Trump and his cyber-bully pulpit
Mike Myer conveniently confuses the medium and the message
Today's Mike Myer's column in the Wheeling Intelligencer attacks his usual targets: liberals, progressives, and the media in defense of Donald Trump. It begins:
Strange, isn’t it, how a strategy used by an icon of progressivism suddenly has become idiotic and irresponsible in the eyes of many progressives?
Myer then explains how progressive president Theodore Roosevelt used the press for his "bully pulpit" and then likens it to how Donald Trump uses it:
Trump has just moved on and eliminated the middle man and woman. He understands he doesn’t need the news media to give him a bully pulpit.

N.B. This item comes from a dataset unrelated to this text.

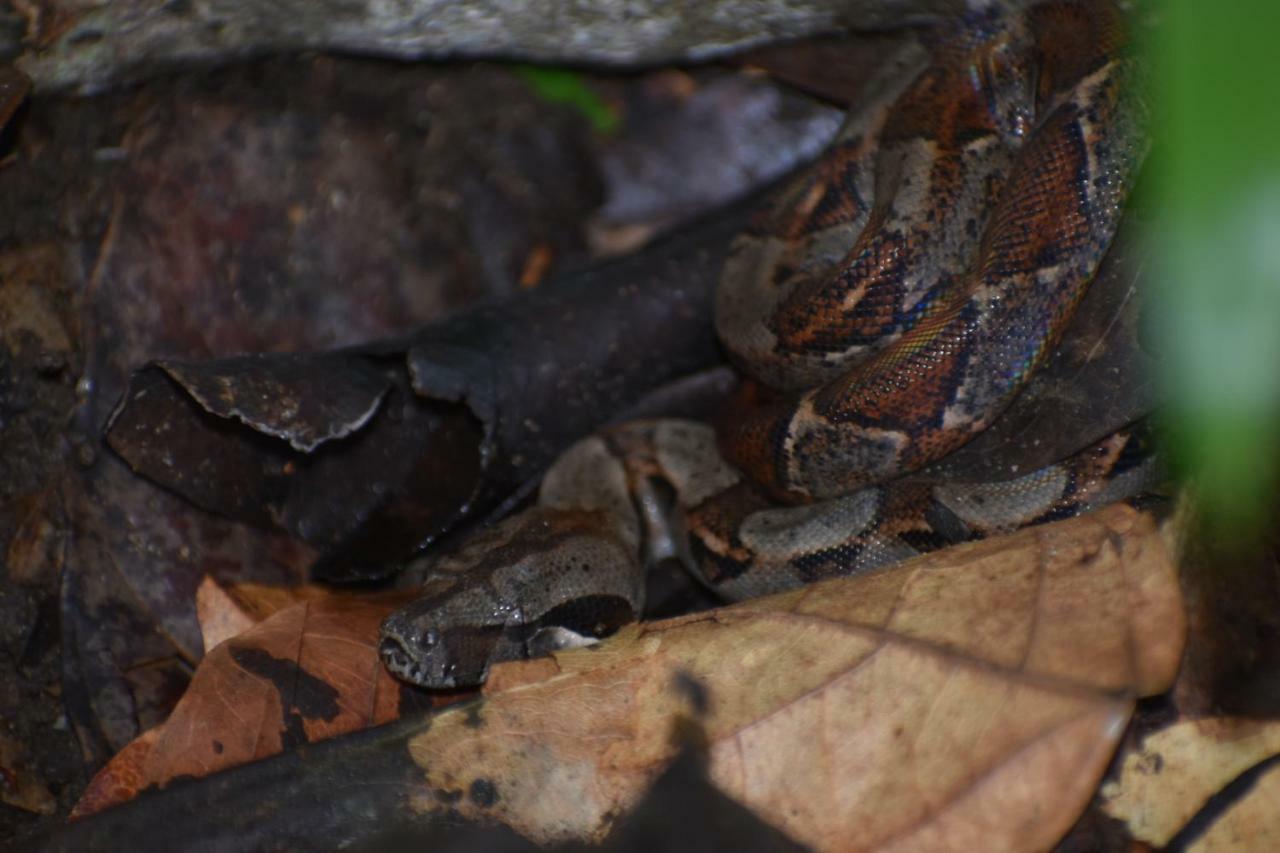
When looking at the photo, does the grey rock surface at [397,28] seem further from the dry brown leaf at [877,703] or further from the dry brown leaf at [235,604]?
the dry brown leaf at [877,703]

Trump has Twitter. His tweets allow him to curry favor with existing supporters, whip up enthusiasm for him and his ideas, and tell the opposition where to go.
He can reach more people more quickly — and immediately — through social media than he ever could by relying on the press, even if he had a group of fawning journalists like Roosevelt’s (and, by the way, Franklin Roosevelt’s).

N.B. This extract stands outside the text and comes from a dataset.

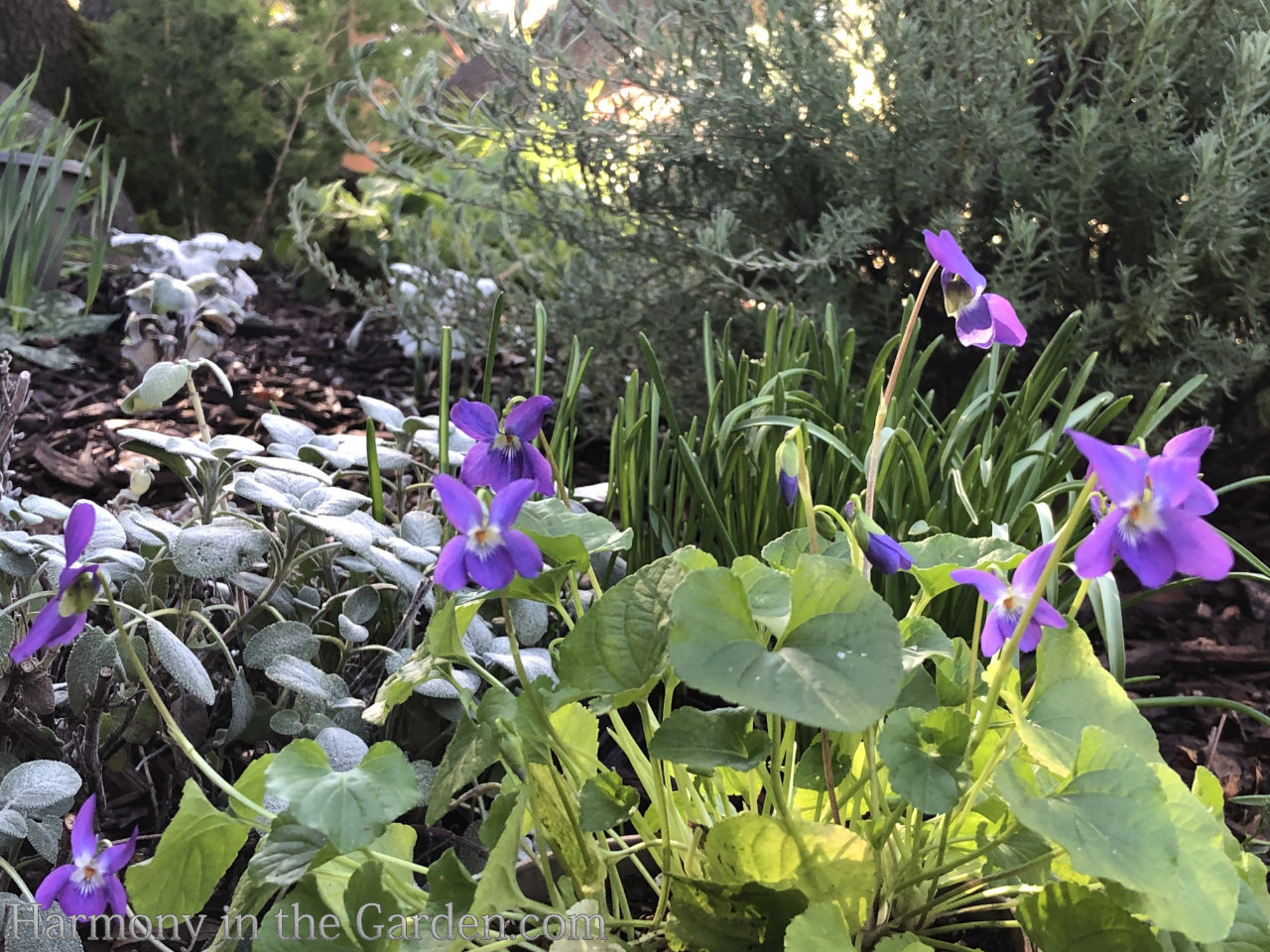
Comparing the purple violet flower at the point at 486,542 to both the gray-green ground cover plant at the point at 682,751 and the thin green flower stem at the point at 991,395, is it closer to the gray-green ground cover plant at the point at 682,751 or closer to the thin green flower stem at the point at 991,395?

And here is his conclusion:
The left hates it, even though the basic idea was used with great success by one of their idols.
So even though Roosevelt used the media and Trump is going around mainstream media, they're using the same strategy? Huh?
Of course, Myer is using one of his straw men. Liberals/progressives aren't complaining about the medium (Twitter), they're complaining about the message. Does Trump use his "bully pulpit" to get the word out on policy issues? Hardly. No, his Twitter account is used to attack a reviewer who didn't like one of his restaurants, a union leader for expressing his opinion, a former Miss Universe for putting on weight, a late-night imitator who got under his thin skin, news reporters who ask him tough questions, the parents of a Medal of Honor recipient, and, as New York Magazine recently documented:
Donald Trump’s Harassment of a Teenage Girl on Twitter Led to Death and Rape Threats
Yes, that's quite a bully pulpit although I think I prefer the term "cyberbulling."